Problem set:
• a. From the exhibition text below, list the barriers across which, according to the quotation from Bill Reid, the works of mankind speak to us.
• b. Determine whether each statement agrees with the exhibition text below, answering yes or no and quoting the deciding words: (i) The exhibition marks the hundredth anniversary of Bill Reid's birth. (ii) The Bill Reid Gallery follows the white cube style. (iii) Reid created art only within Indigenous communities.

Extract to read:
┄┄┄┄┄┄
To Speak with a Golden Voice
July 16, 2020–April 11, 2021
Bill Reid Gallery of Northwest Coast Art, Vancouver, Canada
“One basic quality unites all of the works of mankind that speak to us in human, recognizable voices across the barriers to time, culture, and space: the simple quality of being well made.” —Bill Reid
The exhibition To Speak with a Golden Voice, at Bill Reid Gallery, in Vancouver, celebrates the centennial birthday of Bill Reid (1920–1998).
Reid lived among both Indigenous and non-Indigenous communities. He learned from both; he created art in both. He had a life-long dedication to making well-made work, which was highly valued in both communities.
The Bill Reid Gallery doesn’t look like many other galleries. There is no white cube, the now nearly ubiquitous art world style of minimalist white walls with a few art objects carefully positioned around the room. Rather, at Bill Reid Gallery, the walls and room are full of the diverse work and words of Reid and the many people who learned from and worked with him. The space is welcoming. In this non-intimidating environment, visitors feel encouraged to explore and learn. The gallery, like Reid himself, builds bridges between communities, including Indigenous and non-Indigenous peoples, through the presentation and education of Reid’s life and work, as well as other contemporary Indigenous Northwest Coast Art on which his work has had a significant impact.
┄┄┄┄┄┄
Supplied information:

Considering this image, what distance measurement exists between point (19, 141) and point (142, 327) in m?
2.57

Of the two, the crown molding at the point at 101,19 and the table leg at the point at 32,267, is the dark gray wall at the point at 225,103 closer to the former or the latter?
┄┄┄┄┄┄
Answers for the tasks:
• a.
- time
- culture
- space

• b.
(i) Yes: "celebrates the centennial birthday of Bill Reid (1920–1998)"
(ii) No: "There is no white cube"
(iii) No: "he created art in both"